• Excerpt provided:
Pictured in Figure 3.8 is a small
portion of a track. The clock bits
have been stripped out and 0's and
1's have been used for clarity.
.sp1
*** INSERT FIGURE 3.8 HERE ***
There is no way from looking at the
data to tell what bytes are
represented, because we don't know
where to start. This is exactly the
problem that self-sync bytes
overcome.
A self-sync byte is defined to be a
hexadecimal FF with a special
difference. It is, in fact, a 10 bit
byte rather than an eight bit byte. Its
two extra bits are zeros. Figure 3.9
shows the difference between a normal
data hex FF that might be found
elsewhere on the disk and a self-sync
hex FF byte.

• Dataset:

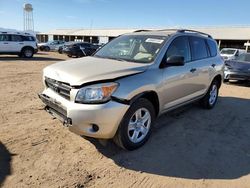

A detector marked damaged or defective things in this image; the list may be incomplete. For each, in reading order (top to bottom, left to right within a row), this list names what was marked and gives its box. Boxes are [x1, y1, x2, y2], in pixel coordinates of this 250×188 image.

cracked headlight [74, 82, 118, 103]
detached bumper piece [37, 93, 72, 127]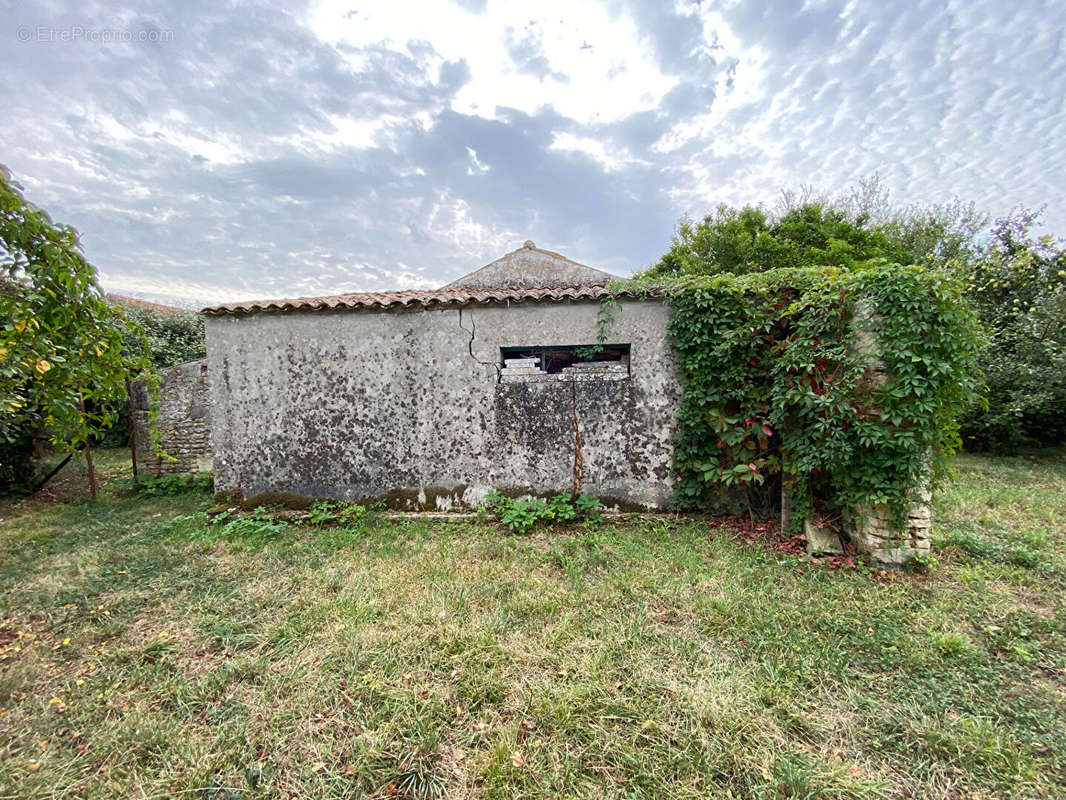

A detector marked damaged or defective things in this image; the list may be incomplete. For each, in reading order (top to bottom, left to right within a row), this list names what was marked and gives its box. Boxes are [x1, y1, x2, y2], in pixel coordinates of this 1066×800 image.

crack in wall [458, 307, 503, 381]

• Tasks to complete:
**1.** In the passage on self-sync bytes, how many bits make up a self-sync byte?
**2.** Extend the passage on self-sync bytes past its final sentence.

• Written responses:
**1.** Ten bits: eight 1's followed by two extra zero bits.

**2.**
.bp
*** INSERT FIGURE 3.9 HERE ***
A self-sync is generated by using a
40 cycle (micro-second) loop while
writing an FF. A bit is written
every four cycles, so two of the zero bits
brought into the data latch while the
FF was being written are also
written to the disk, making the 10
bit byte. (DOS 3.2.1 and earlier versions use
a nine bit byte due to the hardware's
inability to always detect two
consecutive zero bits.) It can be
shown, using Figure 3.10, that five
self-sync bytes are sufficient to
guarantee that the hardware is
reading valid data. The reason for
this is that the hardware requires
the first bit of a byte to be a 1.
Pictured at the top of the figure is
a stream of five auto-sync bytes. Each
row below that demonstates what the
hardware will read should it start
reading at any given bit in the
first byte. In each case, by the
time the five sync bytes have passed
beneath the read/write head, the
hardware will be "synched" to read the
data bytes that follow. As long as
the disk is left in read mode, it
will continue to correctly interpret
the data unless there is an error on
the track.
.sp1
*** INSERT FIGURE 3.10 ***
We can now discuss the particular
portions of a track in detail. The
three gaps will be covered first.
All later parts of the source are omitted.